Study text:
◇ ◇ ◇ ◇
A major prime plastics manufacturer pledged to produce and market 2 million metric tons of “recycled and renewable-based polymers” per year by 2030.
LyondellBasell, a global resin producer, is also developing its own proprietary chemical recycling technology and expanding the types of mechanically recycled resin it offers, according to the company’s latest sustainability report, released Sept. 28.
The Rotterdam, Netherlands-headquartered company has made a series of moves further into the recycling space in recent years, notably investing in its first plastics recycling operation in 2018. The company is also a founding member of the Alliance to End Plastic Waste and supported a secondary sorting pilot project in the U.S.
Its latest sustainability report indicates that engagement is continuing.
Policy positions and chemical recycling
LyondellBasell expressed significant interest in further developing recycling infrastructure. In a section covering policy positions, the company stated its support for tax initiatives that could encourage research and development in “next generation mechanical and new advanced recycling technologies such as chemical recycling,” among other research areas.
◇ ◇ ◇ ◇
To do:
Continue the article on LyondellBasell's recycling pledge from where it stops. None of the material that comes next is needed here.

Raw data:
◇ ◇ ◇ ◇
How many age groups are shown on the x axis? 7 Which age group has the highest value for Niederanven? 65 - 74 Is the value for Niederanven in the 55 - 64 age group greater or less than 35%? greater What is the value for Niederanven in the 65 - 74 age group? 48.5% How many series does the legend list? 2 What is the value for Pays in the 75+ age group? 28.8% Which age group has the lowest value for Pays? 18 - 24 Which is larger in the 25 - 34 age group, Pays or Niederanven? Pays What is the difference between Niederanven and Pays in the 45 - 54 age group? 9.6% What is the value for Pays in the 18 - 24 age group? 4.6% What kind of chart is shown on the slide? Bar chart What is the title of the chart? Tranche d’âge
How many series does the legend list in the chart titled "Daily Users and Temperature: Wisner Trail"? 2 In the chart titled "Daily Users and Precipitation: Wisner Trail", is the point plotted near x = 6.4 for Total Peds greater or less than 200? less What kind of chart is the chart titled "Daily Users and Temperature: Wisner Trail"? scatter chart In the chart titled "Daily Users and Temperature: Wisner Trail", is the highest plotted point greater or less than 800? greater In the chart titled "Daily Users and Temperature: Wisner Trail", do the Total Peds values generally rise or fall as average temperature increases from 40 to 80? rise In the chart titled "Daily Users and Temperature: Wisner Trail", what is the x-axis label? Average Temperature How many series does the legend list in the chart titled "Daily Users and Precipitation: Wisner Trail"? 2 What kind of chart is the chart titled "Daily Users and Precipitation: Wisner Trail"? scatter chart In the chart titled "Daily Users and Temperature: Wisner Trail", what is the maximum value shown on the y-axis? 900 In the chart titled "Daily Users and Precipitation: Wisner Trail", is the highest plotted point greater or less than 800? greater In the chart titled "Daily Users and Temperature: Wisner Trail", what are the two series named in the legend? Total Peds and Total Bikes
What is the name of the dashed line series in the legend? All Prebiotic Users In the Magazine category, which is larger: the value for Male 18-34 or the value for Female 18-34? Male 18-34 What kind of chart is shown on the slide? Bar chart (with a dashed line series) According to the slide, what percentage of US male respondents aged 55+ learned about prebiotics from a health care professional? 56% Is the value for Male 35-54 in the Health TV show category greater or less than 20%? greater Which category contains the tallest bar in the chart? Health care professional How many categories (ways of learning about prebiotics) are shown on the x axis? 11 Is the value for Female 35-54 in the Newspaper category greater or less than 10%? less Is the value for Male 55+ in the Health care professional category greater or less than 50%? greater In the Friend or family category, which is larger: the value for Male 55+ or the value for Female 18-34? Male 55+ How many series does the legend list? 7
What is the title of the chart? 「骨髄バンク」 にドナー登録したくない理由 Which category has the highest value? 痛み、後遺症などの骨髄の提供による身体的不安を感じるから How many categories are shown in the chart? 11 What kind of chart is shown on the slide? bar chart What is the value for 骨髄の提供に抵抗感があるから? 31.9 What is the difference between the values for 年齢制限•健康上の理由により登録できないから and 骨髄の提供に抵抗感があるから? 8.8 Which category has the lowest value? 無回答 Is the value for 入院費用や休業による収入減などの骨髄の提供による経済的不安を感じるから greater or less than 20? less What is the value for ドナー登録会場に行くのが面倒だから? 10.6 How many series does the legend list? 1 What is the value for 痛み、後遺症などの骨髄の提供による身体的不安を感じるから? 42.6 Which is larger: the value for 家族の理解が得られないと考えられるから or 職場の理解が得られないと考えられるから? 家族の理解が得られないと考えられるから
◇ ◇ ◇ ◇
Exercise output:
LyondellBasell also expressed support for moves to “increase transparency and develop uniform standards for a mass balance approach for chemical recycling that includes adoption by the plastic value chains.”
“This should include the tracing and attributing credits of chemically recycled plastics, transparent certification by an independent party at each step of the value chain, and development of standards which include clear and credible rules on feedstock qualification, mass balance calculation and the use of appropriate product claims,” the company stated.
For its own part, LyondellBasell is developing a chemical recycling technology based on pyrolysis. Described as a “molecular recycling technology” called MoReTec, the method uses a catalyst in the pyrolysis process.
The process will have “significant potential because of its lower energy use and more efficient chemical conversion process, which will allow increased commercial scale,” the resin producer noted.
The company ran various tests throughout 2019 and commissioned a pilot plant in Ferrara, Italy in July of this year. A “semi-industrial proof-of-concept plant” is planned for 2021.
Additional recycling takeaways
The company’s report offered details on several additional developments related to plastics recovery and processing.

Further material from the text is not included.